[TEXTO FORNECIDO]:
================

Durante quatro dias, de 23 a 26 de maio de 2012, na cidade de Sobral, sertão do Ceará, aconteceu um evento de grande significação histórica e cultural: o I Nossas Américas: Nossos Cinemas – I Encontro de Jovens Realizadores da América Latina e Caribe.

Ali estiveram reunidos jovens realizadores de quatorze países, incluindo representantes de povos originários, e jovens vindos de todos os Estados do Brasil. Também estiveram presentes cineastas, cineclubistas, produtores, distribuidores e exibidores alternativos e veteranos do cinema das Américas e do Caribe, de Geraldo Sarno a Humberto Rios, de Claudino de Jesus a Alícia Cano, de Lázara Herrera a Marta Rodriguez, de Saudhi Batalla a Mônica Charole, de Helena Ignez a Juliana Rojas, de Eric Rocha a Frederico Machado, de Michel Régnier a Kullyur Saywa, de Isabela Cribari a Carmen Rosa Vargas, de Ivan Sanjinés à minha pessoa.

Muitos países mandaram representantes das suas secretarias de audiovisual. A realização foi da Sereia Filmes e da Prefeitura de Sobral . O patrocínio veio da SAV e da Secretaria de Cultura do Ceará, com apoio do CNC, CBC, Interarte, SESC-Sobral e muitas outras instituições internacionais que financiaram a vinda dos jovens realizadores.

================

[TAREFA 1]: Segundo o texto fornecido, em que dias de 2012 aconteceu o encontro de jovens realizadores em Sobral?
[TAREFA 2]: Prolongue o texto sobre o encontro de jovens realizadores em Sobral a partir da última frase apresentada.
As linhas não têm relação com esta atividade.

================

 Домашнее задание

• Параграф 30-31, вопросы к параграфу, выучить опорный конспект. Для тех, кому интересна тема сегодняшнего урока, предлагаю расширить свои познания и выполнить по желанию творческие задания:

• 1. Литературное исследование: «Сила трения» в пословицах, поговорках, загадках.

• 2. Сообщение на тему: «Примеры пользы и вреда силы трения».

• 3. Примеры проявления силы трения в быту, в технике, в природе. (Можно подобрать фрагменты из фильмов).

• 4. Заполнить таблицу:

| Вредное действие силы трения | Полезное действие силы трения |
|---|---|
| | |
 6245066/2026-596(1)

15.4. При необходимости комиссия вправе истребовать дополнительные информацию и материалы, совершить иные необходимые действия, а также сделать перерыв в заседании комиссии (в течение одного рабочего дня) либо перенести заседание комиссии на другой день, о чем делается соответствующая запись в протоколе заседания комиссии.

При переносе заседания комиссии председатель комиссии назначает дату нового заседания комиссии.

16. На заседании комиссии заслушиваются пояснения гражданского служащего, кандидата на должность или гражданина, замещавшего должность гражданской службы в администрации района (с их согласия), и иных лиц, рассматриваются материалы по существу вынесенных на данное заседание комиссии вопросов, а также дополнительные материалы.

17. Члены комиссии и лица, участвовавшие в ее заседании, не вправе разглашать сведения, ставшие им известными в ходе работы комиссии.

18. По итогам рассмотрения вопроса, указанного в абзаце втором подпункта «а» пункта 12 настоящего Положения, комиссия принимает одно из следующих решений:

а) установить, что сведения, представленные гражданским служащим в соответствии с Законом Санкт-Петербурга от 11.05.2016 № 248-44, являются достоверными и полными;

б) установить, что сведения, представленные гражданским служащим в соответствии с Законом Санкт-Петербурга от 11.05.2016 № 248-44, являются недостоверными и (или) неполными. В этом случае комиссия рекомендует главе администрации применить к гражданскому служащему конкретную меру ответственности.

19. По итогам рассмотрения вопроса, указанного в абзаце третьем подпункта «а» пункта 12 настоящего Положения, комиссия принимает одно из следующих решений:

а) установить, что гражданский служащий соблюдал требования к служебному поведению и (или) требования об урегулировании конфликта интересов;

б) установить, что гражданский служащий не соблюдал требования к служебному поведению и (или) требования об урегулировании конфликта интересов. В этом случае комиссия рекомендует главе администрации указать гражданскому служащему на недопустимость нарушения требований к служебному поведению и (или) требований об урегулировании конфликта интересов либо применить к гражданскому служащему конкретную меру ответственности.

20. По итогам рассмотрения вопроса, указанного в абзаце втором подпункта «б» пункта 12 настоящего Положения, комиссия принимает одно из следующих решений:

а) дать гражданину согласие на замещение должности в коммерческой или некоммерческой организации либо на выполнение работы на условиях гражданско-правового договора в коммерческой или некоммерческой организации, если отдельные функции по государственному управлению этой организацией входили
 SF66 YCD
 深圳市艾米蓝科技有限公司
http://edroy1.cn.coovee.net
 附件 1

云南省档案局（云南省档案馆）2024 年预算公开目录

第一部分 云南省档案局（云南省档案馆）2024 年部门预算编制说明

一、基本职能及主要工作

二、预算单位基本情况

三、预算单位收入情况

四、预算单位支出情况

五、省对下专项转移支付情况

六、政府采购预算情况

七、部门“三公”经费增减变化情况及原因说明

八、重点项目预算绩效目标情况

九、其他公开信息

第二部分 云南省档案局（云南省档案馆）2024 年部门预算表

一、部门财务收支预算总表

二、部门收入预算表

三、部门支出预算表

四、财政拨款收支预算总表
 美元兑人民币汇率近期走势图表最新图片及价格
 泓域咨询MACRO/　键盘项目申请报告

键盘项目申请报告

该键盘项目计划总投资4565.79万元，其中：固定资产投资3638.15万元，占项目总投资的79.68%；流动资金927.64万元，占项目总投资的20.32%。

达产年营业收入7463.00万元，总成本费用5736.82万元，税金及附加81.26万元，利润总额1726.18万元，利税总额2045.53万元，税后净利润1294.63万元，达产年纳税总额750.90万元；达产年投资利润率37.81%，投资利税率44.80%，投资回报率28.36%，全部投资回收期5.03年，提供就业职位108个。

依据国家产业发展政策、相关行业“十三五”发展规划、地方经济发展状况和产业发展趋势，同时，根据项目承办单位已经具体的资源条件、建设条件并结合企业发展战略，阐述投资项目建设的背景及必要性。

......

================

[RESPOSTA 1]: De 23 a 26 de maio de 2012.

[RESPOSTA 2]:
Pois bem, estes quatro dias foram intensos com projeção de filmes (Mostra “Novo Cinema Latino Americano”, com curadoria de Petrus Cariry, Mostra “Santiago Alvarez”, com curadoria de Lázara Herrera, Mostra “Grande Caribe” com curadoria de Rigoberto López e Mostra “Curta o Ceará”, com curadoria de Bárbara Cariry, além das mostras “Visualidades” e “Cinema de Forquilha”).

Existe uma cidade no sertão do Ceará, de nome Forquilha, onde coletivos de jovens realizaram mais de 15 longas digitais nestes dois últimos anos. São filmes tecnicamente precários, de baixíssimos orçamentos, mas de grande popularidade na cidade e na região. Aconteceram debates, palestras, oficinas e shows musicais com grupos locais e um show especial chamado “Nossa Américas” com a cantora cearense Myrlla Muniz, que interpretou grandes compositores da América Latina e do Caribe. Pelas ruas, desfilaram maracatus, bumbas-meu-boi, reisados e pastoris, numa bela manifestação das artes populares.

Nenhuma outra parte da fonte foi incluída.